Light the candles, flip on the music and settle back with a big root beer: The time is Saturday night and the place is Northern Virginia's only Christian nightclub.

It's called The Lighthouse and it's at the Church of the Apostles on Pickett Road in Fairfax County. Last weekend, about 130 people turned up, some from more than an hour's drive away.

"You either feed the flesh or feed the spirit, and they're feeding the spirit here," said Randy Zacharias, 27, a disc jockey from Warrenton.

"This is an alternative to the bars and discos, which are easy to find, but offer nothing of eternal life," said Mike Krasny, 28, a draftsman from Woodbridge, borrowing a phrase from nightclub organizers.

"For me, as a Christian, it's a retreat," said Paul Estes, 18, a Fauquier High School student. "You know -- you've got your things about drugs, you've got your sex situations, and you really need a place where you can come and find peace of mind."

The Lighthouse has been operating for about two years, but it's virtually unknown outside of Christian coffee house circles. It's the only gathering spot of its kind in Northern Virginia, organizers say, and, as a result, is a magnet for those seeking -- as one devotee put it -- "Christian fun."

"What's really good about it, is that they're not pushy," said Krasny's wife, Nancy, a 30-year-old accounting clerk. "It's not like they bring out a Bible and say, 'Unless you do this, you're going straight to you know where.' "

The atmosphere vaguely resembles that of a candlelit church dinner, with long tables, hard chairs and friendly people.

The drink selection is strictly nonalcoholic, and the snacks include Cracker Jacks, chocolate chip cookies and pizza baked by Judy Stermer, a hospice nurse and wife of one of the club's organizers.

"Food and fellowship," the program advertises.

The Lighthouse is open only once a month.

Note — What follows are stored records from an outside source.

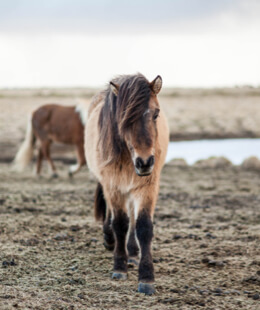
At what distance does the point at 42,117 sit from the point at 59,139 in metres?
0.68

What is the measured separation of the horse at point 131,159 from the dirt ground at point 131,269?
0.95ft

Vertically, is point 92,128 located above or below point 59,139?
above

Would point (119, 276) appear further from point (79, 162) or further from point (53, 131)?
point (53, 131)

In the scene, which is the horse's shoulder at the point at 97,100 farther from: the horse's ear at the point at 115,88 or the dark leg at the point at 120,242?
the dark leg at the point at 120,242

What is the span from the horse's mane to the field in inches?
40.4

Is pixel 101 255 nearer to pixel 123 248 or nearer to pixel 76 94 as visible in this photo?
pixel 123 248

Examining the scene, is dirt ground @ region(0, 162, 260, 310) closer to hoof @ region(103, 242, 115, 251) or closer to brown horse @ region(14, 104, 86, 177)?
hoof @ region(103, 242, 115, 251)

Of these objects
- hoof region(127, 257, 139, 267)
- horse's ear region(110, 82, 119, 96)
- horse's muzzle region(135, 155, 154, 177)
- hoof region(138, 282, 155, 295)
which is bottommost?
hoof region(127, 257, 139, 267)

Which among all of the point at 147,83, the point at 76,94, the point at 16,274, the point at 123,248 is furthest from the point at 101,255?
the point at 76,94

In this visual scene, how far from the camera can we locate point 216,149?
14.3 m

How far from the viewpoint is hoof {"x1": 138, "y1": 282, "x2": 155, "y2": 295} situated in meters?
3.42

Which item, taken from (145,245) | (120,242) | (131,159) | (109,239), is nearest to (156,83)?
(131,159)

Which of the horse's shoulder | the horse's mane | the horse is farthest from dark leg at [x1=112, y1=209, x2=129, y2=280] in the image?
the horse's shoulder

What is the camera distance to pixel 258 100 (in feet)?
57.8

Sometimes the floor show features dramatic presentations of Bible parables, or a gospel sing-along.

"I think it's a fantastic thing for Christian people in the area to come and listen to Christian music," said Doug Drabkowski, 32, of Silver Spring, an educational coordinator for a scientific company.

Drabkowski came with members of his Bible study group, including Paige Powell, 35, a technical illustrator from Adelphi, and Wade Moroughan, 33, a piano technician from Laurel.

"Regular coffee houses can be pretty bawdy," said Marc Stermer, 29. "We're just trying to go on the other side."

The idea belongs to Stermer and a handful of his friends. While attending Virginia Tech, they had run a similar nightclub as part of the Baptist Student Union organization.

"It was incredibly popular," recalled Stermer. "Usually we had 300 to 400 people there every time. It was like good clean fun for college students, instead of going out to bars."

They had such a good time that after graduating from school, they decided to open a similar establishment here. "Our idea was to provide entertainment for Christians and anybody else who wanted to come, because there didn't seem to be anything like that," said Stermer, now a media service representative for a cable television company.

Stermer and his friends formed Clarion Ministries, a nonprofit corporation, and named the new nightclub The Lighthouse.

"We don't want people to think we're like a 'nightclub,' but that's what we call it," Stermer said.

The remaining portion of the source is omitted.